INSTRUCCIÓN DADA:
Extrae de forma literal el pasaje del texto sobre el discurso feminista de Ana Roqué que comienza en las palabras "El discurso feminista de" y termina después de "convierte en libro.".

SECCIÓN DEL DOCUMENTO:
- - - - - - -
El discurso feminista de Ana Roqué Géigel de Duprey: notas liminares
Me propongo comentar varios asuntos que llaman mi atención tras la lectura de la investigación de la doctora Elga del Valle La Luz titulada La transformación y afirmación del discurso feminista en las publicaciones fundadas por Ana Roqué de Duprey: 1894-1920, tesis de grado presentada en el Centro de Estudios Avanzados de Puerto Rico y El Caribe que ahora se convierte en libro.
Primero, debo referirme a la perspectiva teórica en la cual la autora apoya la arquitectura de sus planteamientos. En términos generales Valle La Luz recurre con habilidad a una serie de recursos interpretativos vinculados a dos tradiciones en apariencia contradictorias. Por un lado, la historia social y económica que penetró la práctica investigativa durante las décadas de los 1960 y1970, uno de los momentos más significativos de la discusión de lo femenino en la historiografía puertorriqueña. Por otro lado, la nueva historia cultural a veces conocida como antropología histórica, cuya aproximación se hizo patente en las miradas posteriores a las décadas subsiguientes 1980 y 1990.
- - - - - - -
Entradas de anotación de regiones:
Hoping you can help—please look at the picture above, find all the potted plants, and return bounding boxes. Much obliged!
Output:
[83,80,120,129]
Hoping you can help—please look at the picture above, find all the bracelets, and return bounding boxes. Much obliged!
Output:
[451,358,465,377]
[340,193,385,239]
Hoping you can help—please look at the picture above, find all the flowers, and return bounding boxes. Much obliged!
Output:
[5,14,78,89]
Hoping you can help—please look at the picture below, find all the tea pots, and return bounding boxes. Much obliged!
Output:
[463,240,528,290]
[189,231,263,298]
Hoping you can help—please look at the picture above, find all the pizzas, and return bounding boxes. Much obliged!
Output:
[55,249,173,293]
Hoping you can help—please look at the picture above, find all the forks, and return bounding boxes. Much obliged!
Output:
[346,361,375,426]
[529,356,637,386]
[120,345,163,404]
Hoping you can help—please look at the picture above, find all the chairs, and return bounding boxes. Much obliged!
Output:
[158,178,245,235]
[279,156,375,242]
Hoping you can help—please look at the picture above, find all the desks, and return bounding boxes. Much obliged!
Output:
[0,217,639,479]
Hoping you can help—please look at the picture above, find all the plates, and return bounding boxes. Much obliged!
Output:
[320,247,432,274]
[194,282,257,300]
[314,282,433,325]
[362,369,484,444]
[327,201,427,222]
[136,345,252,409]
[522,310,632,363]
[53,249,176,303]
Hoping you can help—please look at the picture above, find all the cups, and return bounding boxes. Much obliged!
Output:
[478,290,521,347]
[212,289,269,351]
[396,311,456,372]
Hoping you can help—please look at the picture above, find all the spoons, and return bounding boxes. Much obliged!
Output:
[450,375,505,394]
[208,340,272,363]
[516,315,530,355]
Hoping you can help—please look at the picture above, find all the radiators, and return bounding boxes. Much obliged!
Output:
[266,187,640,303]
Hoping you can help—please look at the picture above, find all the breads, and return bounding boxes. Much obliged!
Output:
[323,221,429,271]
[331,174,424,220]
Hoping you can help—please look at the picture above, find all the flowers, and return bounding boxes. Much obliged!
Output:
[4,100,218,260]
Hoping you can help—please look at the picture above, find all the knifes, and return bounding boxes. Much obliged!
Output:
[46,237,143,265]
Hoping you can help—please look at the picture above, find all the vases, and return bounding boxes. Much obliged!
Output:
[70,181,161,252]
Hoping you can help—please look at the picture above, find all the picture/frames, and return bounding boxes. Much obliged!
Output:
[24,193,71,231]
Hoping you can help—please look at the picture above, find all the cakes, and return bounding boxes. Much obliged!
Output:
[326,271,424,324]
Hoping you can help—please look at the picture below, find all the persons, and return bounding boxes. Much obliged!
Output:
- - - - - - -
RESULTADO OBTENIDO:
El discurso feminista de Ana Roqué Géigel de Duprey: notas liminares
Me propongo comentar varios asuntos que llaman mi atención tras la lectura de la investigación de la doctora Elga del Valle La Luz titulada La transformación y afirmación del discurso feminista en las publicaciones fundadas por Ana Roqué de Duprey: 1894-1920, tesis de grado presentada en el Centro de Estudios Avanzados de Puerto Rico y El Caribe que ahora se convierte en libro.